(Items from a dataset)
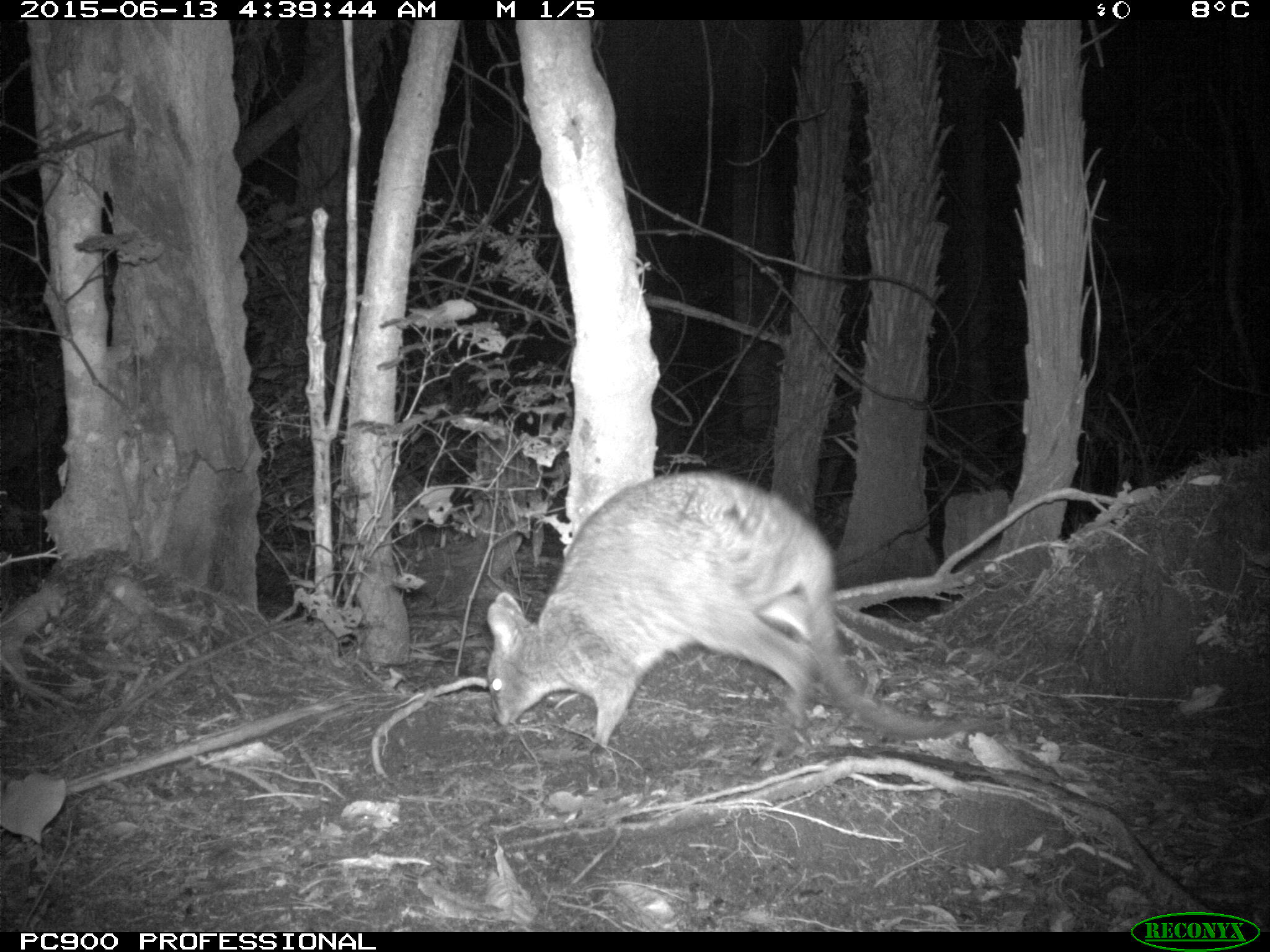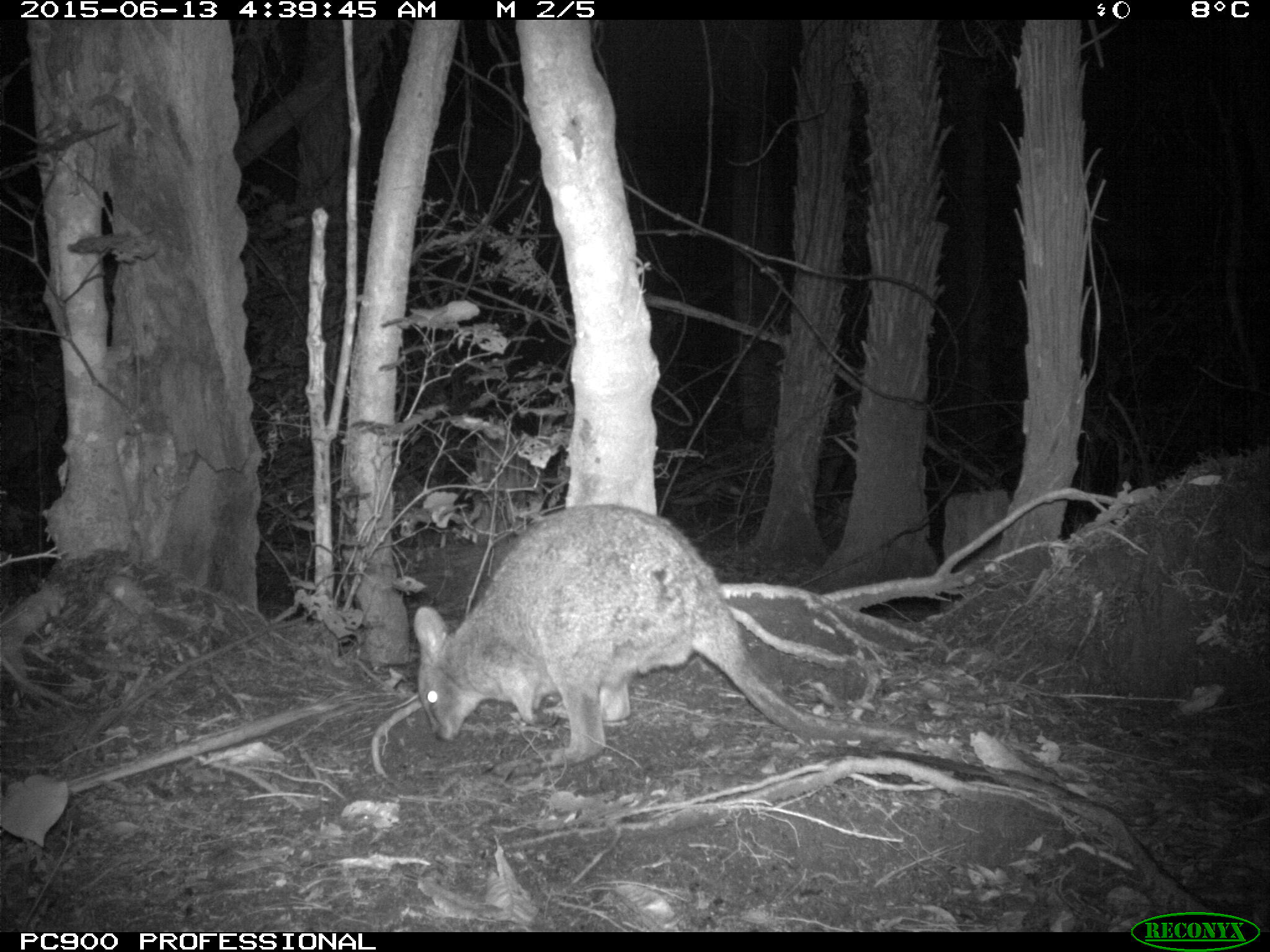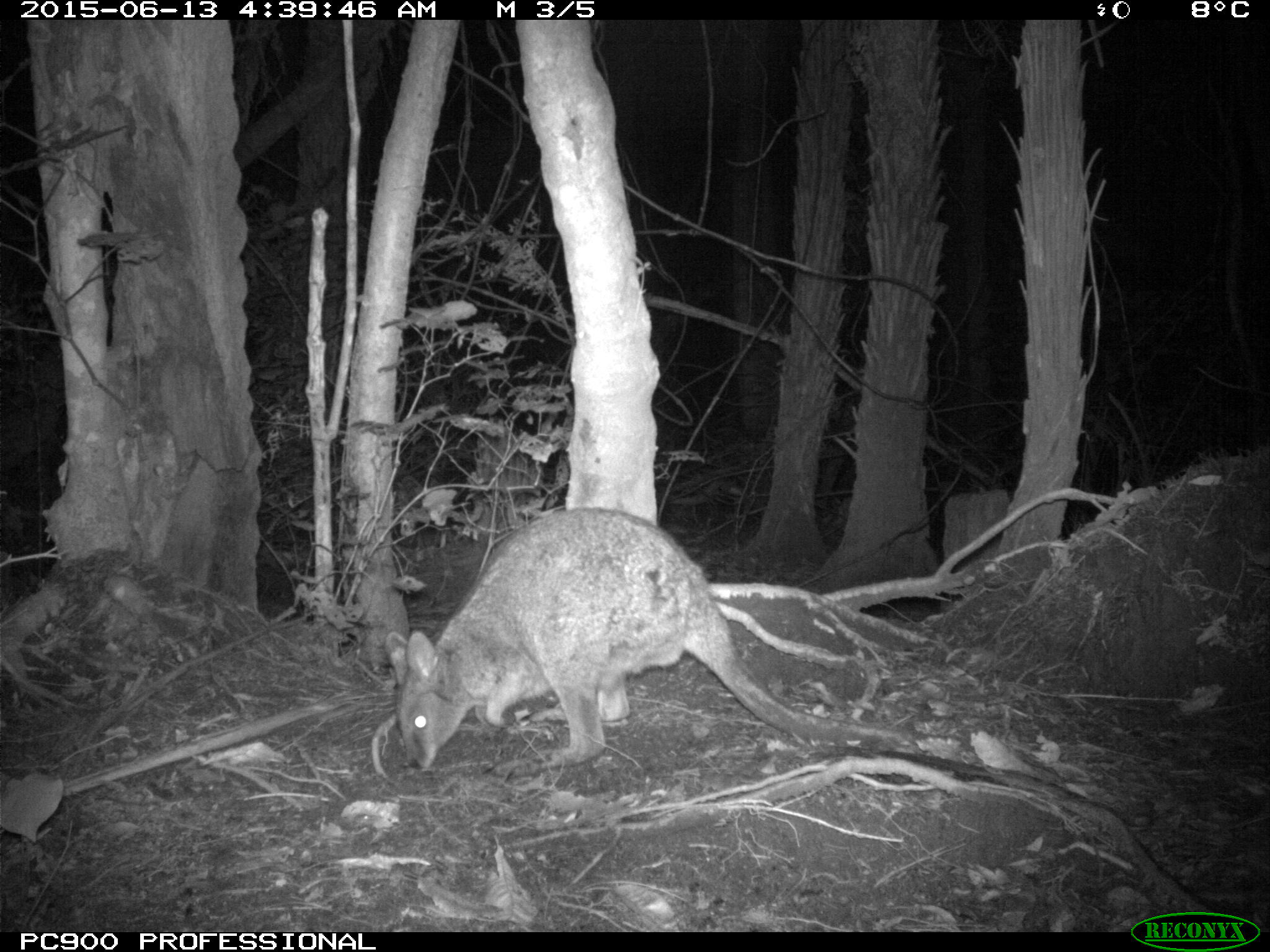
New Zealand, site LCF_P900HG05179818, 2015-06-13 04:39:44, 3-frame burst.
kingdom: Animalia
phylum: Chordata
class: Mammalia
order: Diprotodontia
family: Macropodidae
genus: Notamacropus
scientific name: Notamacropus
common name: wallaby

Try it
The answer must restate every entry word for word, with the pictures left out.

Solution to this task
New Zealand, site LCF_P900HG05179818, 2015-06-13 04:39:44, 3-frame burst.
kingdom: Animalia
phylum: Chordata
class: Mammalia
order: Diprotodontia
family: Macropodidae
genus: Notamacropus
scientific name: Notamacropus
common name: wallaby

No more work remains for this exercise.